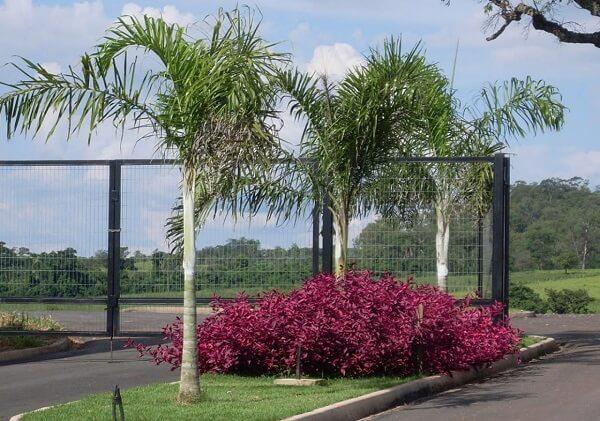 Tipos de palmeiras areca em estacionamento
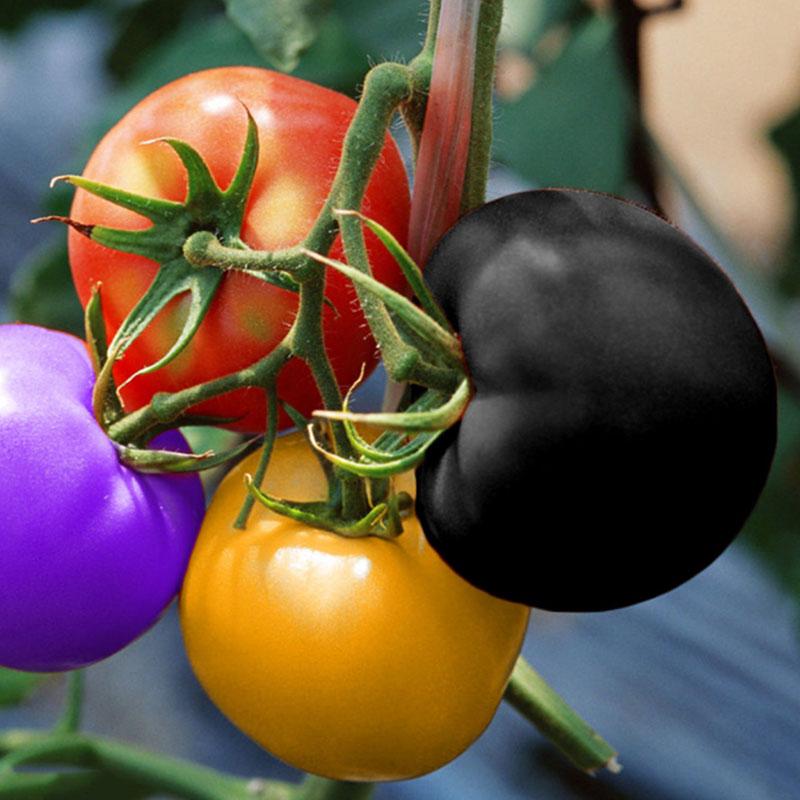 sonstige 100pc regenbogen tomatensamen bunten bonsai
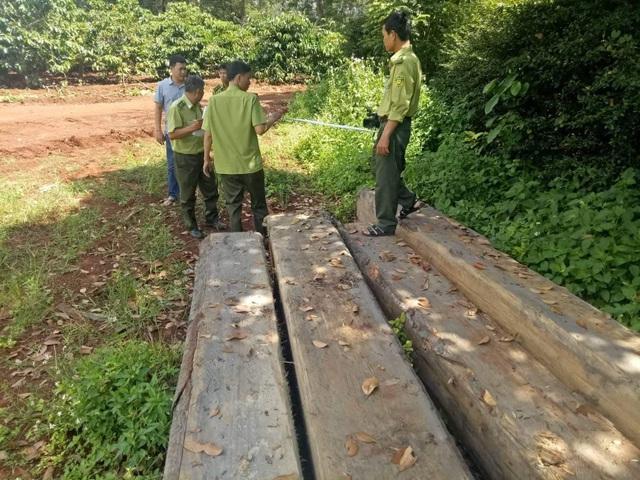 Cơ quan chức năng tiến hành kiểm đếm số gỗ không rõ nguồn gốc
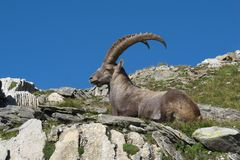 Resting male alpine ibex with big horns Stock Photography
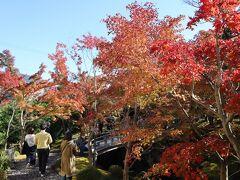 強羅公園を出て、隣接する箱根美術館へ。 美術館の入口付近。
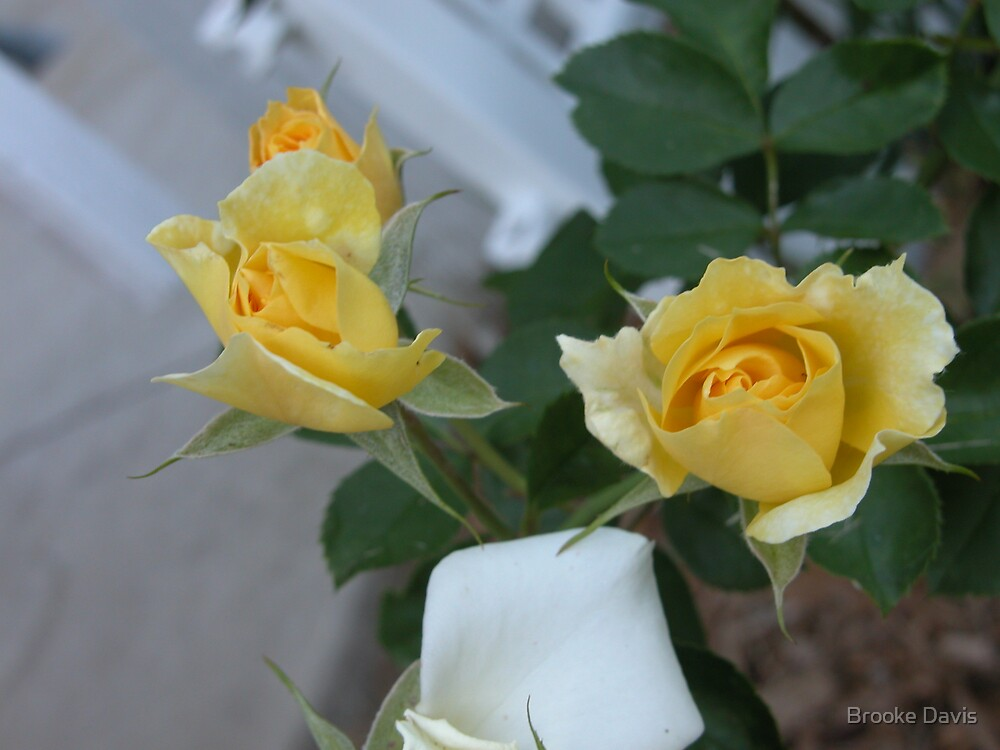 Yellow Roses by Brooke Davis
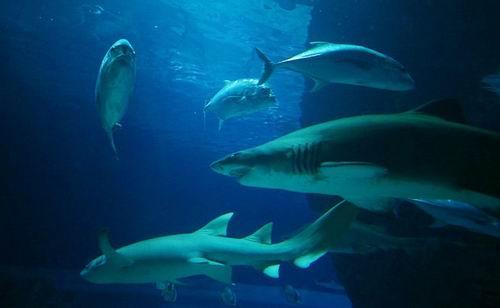 鲨鱼身体结构清晰图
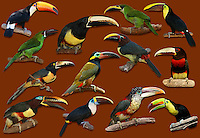 Toucans, Toucanets, and Aracaris (Ramphastids)
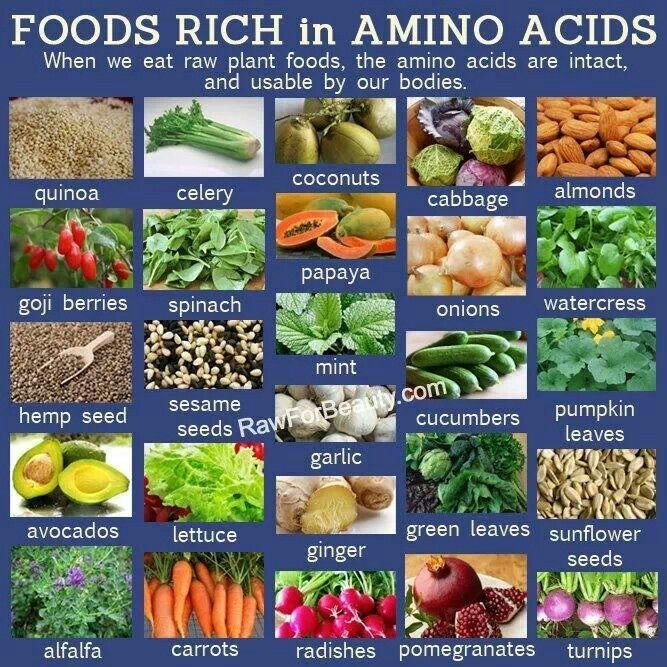 Amino acids nutrition amp well being tips pinterest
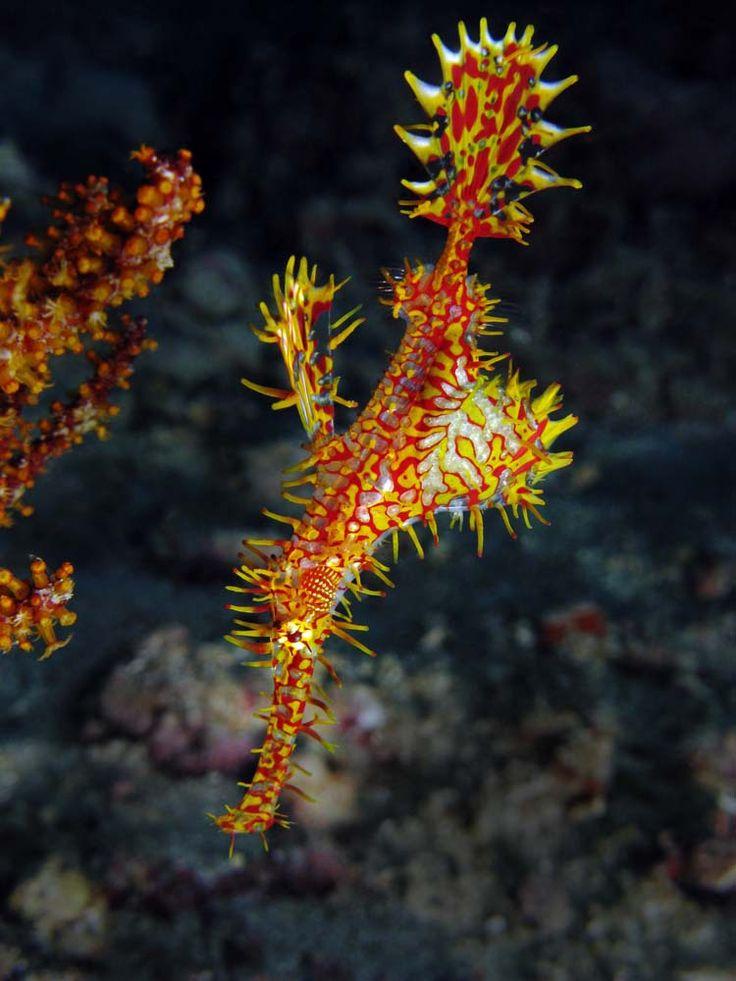 Ghost pipefish di Prince John House Reef, Tanjung Karang, Sulawesi Tengah.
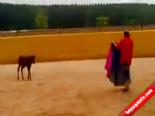 Matadoru Yerle Bir Eden Yavru Boğa  online video izle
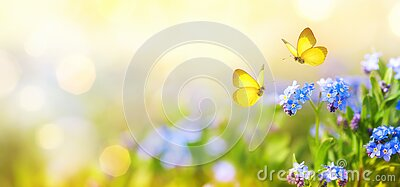 Beautiful summer or spring meadow with blue flowers of forget-me-nots and two flying butterflies. Wild nature landscape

▬▬▬▬▬▬

Aim of the task: Each record must be returned exactly as it stands, and the images omitted.

Response to the task:
 Tipos de palmeiras areca em estacionamento
 sonstige 100pc regenbogen tomatensamen bunten bonsai
 Cơ quan chức năng tiến hành kiểm đếm số gỗ không rõ nguồn gốc
 Resting male alpine ibex with big horns Stock Photography
 強羅公園を出て、隣接する箱根美術館へ。 美術館の入口付近。
 Yellow Roses by Brooke Davis
 鲨鱼身体结构清晰图
 Toucans, Toucanets, and Aracaris (Ramphastids)
 Amino acids nutrition amp well being tips pinterest
 Ghost pipefish di Prince John House Reef, Tanjung Karang, Sulawesi Tengah.
 Matadoru Yerle Bir Eden Yavru Boğa  online video izle
 Beautiful summer or spring meadow with blue flowers of forget-me-nots and two flying butterflies. Wild nature landscape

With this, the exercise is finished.